While Evergreen Fire Rescue Lt. Jackie Smith may have gained acclaim for her life-saving efforts involving a pair of chickens, defining her for that alone would be grossly unjust.
In addition to her firefighting and emergency duties with more than one department, Smith has worn and still wears many hats — as a mother, mentor, entrepreneur and business woman.
The chicken save, from a heavily smoke-damaged house fire in April, brought her plenty of admiration, but it’s far from her biggest accomplishment.
The Kalispell woman credits her involvement in the junior firefighter program in Hot Springs for turning her from a teen who enjoyed mischief to one who has embraced service and hard work.
“I loved it, and I wanted more,” Smith said of the program.
When Smith decided to join the program in 2006 while she was a senior year in high school, it was the beginning of what has become her livelihood.
A year later, Smith became an emergency medical technician and joined the Hot Springs Ambulance Service.
After relocating to California for a brief time, she moved back to the Flathead Valley in 2008. It wasn’t long before she had applied to join the Evergreen department at the beginning of 2009.
“At that point, there were only two or three females in the department, but having my EMT certification was a plus for me,” Smith said.
At that time, the U.S. Congress had approved a measure to provide money that would help pay firefighters.
So, Smith ended up joining the Evergreen crew as a part-time firefighter. She later moved back to her native Hot Springs after buying a house there and racked up the miles between there and Kalispell, all while still volunteering for her hometown fire department.
“I commuted between the two places and really learned a lot,” Smith said. “The wildfire seasons were very bad in 2011 and 2012 and it was a very busy time.”

------------------------------------------------

== WORK TASK 1 ==
Answer these from the Jackie Smith article:
(a) In what year did Smith join the junior firefighter program?
(b) Which ambulance service did she join after becoming an emergency medical technician?
(c) Which years does she call very bad wildfire seasons?
== WORK TASK 2 ==
Name every role besides firefighter and emergency worker that the Jackie Smith article says she has filled.
== WORK TASK 3 ==
Write a continuation of the Jackie Smith article, starting after its last sentence.
The records have nothing to do with the Jackie Smith article.

------------------------------------------------

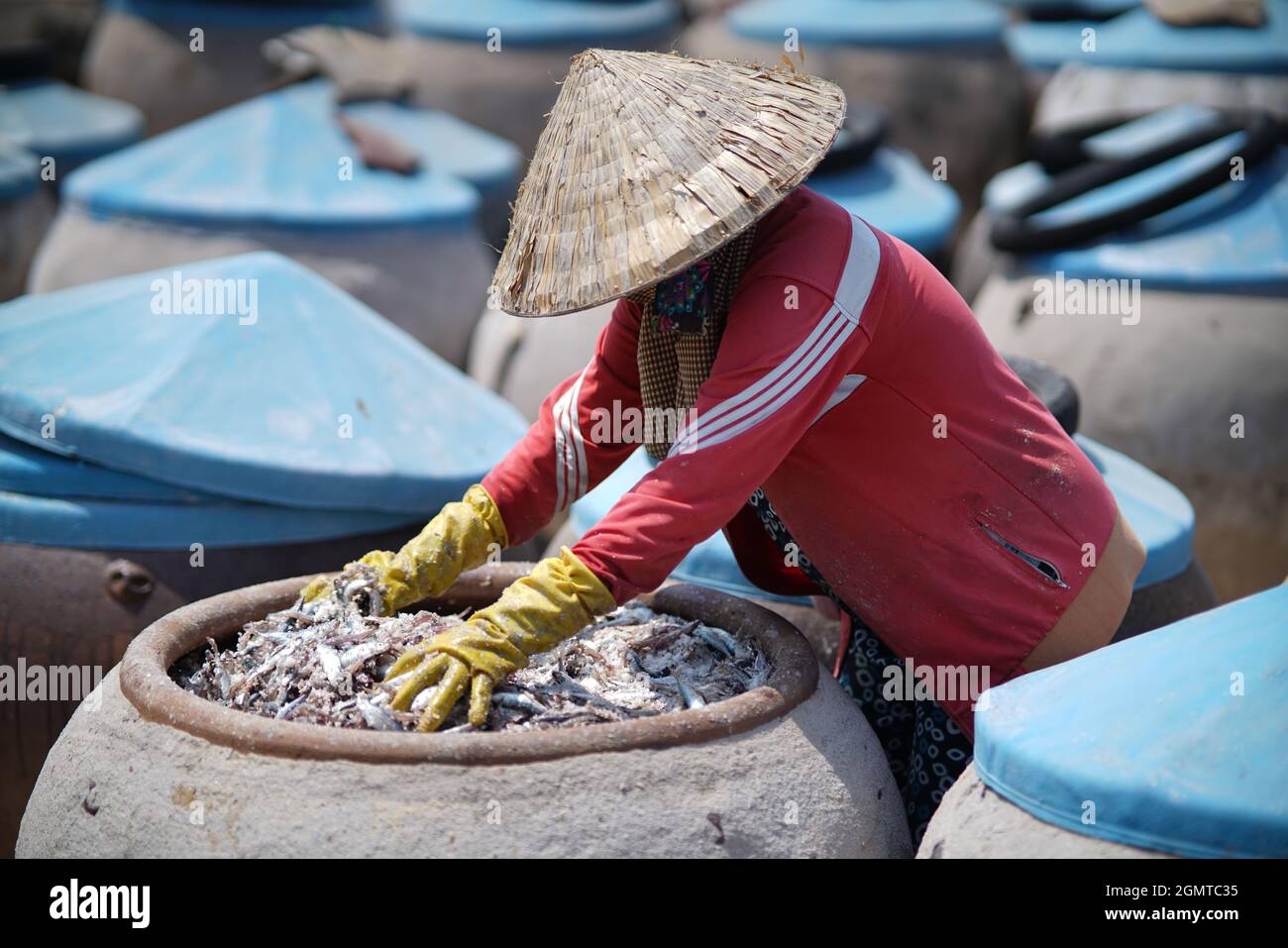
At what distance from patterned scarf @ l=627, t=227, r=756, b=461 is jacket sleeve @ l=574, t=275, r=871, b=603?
0.13 m

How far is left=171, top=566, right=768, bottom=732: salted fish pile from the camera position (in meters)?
2.02

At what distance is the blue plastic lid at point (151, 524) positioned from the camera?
286cm

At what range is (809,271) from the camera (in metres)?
2.06

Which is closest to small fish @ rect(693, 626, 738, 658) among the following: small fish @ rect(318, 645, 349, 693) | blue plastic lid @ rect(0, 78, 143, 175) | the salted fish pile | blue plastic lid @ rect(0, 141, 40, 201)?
the salted fish pile

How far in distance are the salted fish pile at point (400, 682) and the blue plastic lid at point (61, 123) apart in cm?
513

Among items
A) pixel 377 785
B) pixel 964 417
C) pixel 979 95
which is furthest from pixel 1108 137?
pixel 377 785

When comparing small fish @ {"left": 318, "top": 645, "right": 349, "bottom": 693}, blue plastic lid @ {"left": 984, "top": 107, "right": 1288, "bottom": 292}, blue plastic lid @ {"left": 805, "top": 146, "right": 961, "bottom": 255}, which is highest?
blue plastic lid @ {"left": 984, "top": 107, "right": 1288, "bottom": 292}

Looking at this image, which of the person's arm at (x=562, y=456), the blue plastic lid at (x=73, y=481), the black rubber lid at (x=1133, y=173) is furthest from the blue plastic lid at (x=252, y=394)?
the black rubber lid at (x=1133, y=173)

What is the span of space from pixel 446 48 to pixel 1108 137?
11.7 ft

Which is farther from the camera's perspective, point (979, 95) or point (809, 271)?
point (979, 95)

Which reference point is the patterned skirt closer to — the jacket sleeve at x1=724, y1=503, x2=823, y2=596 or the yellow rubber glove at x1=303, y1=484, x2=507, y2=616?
the jacket sleeve at x1=724, y1=503, x2=823, y2=596

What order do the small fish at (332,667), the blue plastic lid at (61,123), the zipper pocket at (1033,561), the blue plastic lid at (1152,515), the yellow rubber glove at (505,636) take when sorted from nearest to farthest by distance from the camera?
the yellow rubber glove at (505,636) < the small fish at (332,667) < the zipper pocket at (1033,561) < the blue plastic lid at (1152,515) < the blue plastic lid at (61,123)

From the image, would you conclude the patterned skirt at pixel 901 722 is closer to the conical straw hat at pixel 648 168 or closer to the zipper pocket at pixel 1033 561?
the zipper pocket at pixel 1033 561
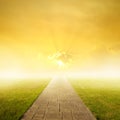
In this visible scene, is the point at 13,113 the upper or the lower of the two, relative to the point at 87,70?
lower

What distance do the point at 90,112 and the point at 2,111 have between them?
240 inches

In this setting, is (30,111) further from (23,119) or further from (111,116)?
(111,116)

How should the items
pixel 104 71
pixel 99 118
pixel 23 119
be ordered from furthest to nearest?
pixel 104 71, pixel 99 118, pixel 23 119

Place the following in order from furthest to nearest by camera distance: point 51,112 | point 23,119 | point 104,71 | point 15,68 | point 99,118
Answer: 1. point 104,71
2. point 15,68
3. point 51,112
4. point 99,118
5. point 23,119

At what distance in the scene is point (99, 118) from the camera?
12.7m

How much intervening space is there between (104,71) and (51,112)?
162 metres

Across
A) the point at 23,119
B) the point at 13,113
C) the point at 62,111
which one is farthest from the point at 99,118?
the point at 13,113

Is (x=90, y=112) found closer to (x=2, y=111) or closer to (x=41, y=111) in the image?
(x=41, y=111)

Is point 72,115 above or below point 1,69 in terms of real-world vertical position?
below

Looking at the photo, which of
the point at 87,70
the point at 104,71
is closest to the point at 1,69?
the point at 87,70

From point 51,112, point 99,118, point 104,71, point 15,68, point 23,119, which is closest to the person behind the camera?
point 23,119

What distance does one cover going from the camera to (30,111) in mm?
13734

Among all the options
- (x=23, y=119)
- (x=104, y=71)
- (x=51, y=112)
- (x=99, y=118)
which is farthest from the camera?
(x=104, y=71)

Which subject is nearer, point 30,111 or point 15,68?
point 30,111
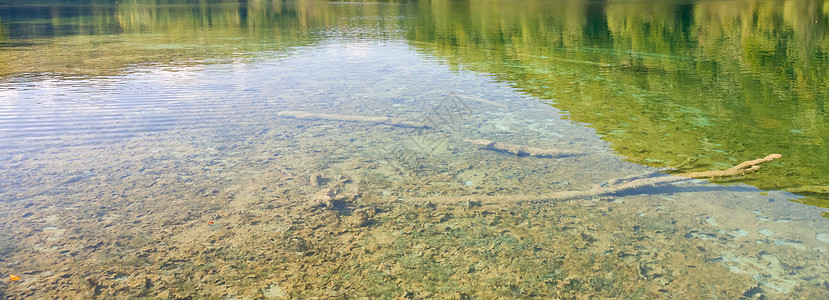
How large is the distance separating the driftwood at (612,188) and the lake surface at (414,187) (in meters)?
0.03

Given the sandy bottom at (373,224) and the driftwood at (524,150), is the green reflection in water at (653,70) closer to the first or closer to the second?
the driftwood at (524,150)

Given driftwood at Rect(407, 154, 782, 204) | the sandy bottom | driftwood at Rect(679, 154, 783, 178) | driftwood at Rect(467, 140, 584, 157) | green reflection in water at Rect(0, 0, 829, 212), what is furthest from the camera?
green reflection in water at Rect(0, 0, 829, 212)

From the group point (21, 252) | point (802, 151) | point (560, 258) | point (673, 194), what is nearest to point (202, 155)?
point (21, 252)

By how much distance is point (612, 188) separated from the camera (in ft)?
19.3

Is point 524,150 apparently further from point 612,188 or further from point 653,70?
point 653,70

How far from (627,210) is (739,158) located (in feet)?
8.23

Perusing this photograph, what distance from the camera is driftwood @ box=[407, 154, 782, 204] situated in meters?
5.70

------------------------------------------------

== WRITTEN ANSWER 1 ==
(a) 2006
(b) The Hot Springs Ambulance Service
(c) 2011 and 2012

== WRITTEN ANSWER 2 ==
Mother, mentor, entrepreneur, business woman

== WRITTEN ANSWER 3 ==
Smith’s desire for more responsibility led her to become a paramedic.
“I wanted to be in charge of bigger calls, so I went back to school at [Flathead Valley Community College] and graduated from their paramedic program in 2015,” Smith said.
Smith’s very chaotic life soon became even more hectic. At one point, she said she held seven different positions, including a paramedic job with Three Rivers EMS, a triage technician at Kalispell Regional Medical Center and a firefighter/paramedic at Evergreen.
Then she was awarded an internship with the A.L.E.R.T. air ambulance in Kalispell.
“It was a real honor to be chosen for it and I loved it,” Smith said.
Smith trained on helicopters and fixed-wing planes that are utilized for rescue efforts.
“That summer of 2015 was really busy,” Smith recalled with a laugh.
At the end of that summer, Smith was promoted to lieutenant with Evergreen. She ran training programs for the department and others, and also earned her critical-care paramedic license that allowed her to work with patients dealing with more serious health issues.
Smith also became certified in swift-water rescue.
The last few years have brought more domestic bliss to Smith’s busy world.
Smith and her significant other, Eric Emmert, the chef de cuisine at Whitefish Lake Lodge, welcomed a new baby boy, Asher, in 2016.
“Asher just loves seeing the fire truck,” Smith said.
Just last year, Smith may have made her biggest save.
Her sister’s son, Tanner, was a teenager having trouble making good life choices, as Smith put it.
“My sister asked us to take Tanner in. He was getting into trouble and we didn’t want to see him get into the system, so we welcomed him to our home,” Smith said.
Smith is proud to report that Tanner’s grades in school have improved, he has a job, bought a car and is on track to graduate on schedule in 2019.
Smith said she owes much to her parents, Dan and Leslee.
“They taught me all kinds of life skills and the value of hard work,” Smith said.
Smith lost her dad to a heart attack in September 2017.
“It was difficult and having it be a heart attack, considering I’ve trained so many people to give CPR, but there was little that could have been done,” she said.
But she knows her father’s spirit lives on because of the many of the life lessons she learned came while working at the Symes Hotel in Hot Springs after her parents bought it in 1997.
“I did all kinds of jobs there and one of them was being the lifeguard at the pool. I think that was really the catalyst for me going into the work I’ve been doing,” Smith said. “There was something about it that I just wanted more of.”
Smith’s chicken saves were more than just Facebook fodder.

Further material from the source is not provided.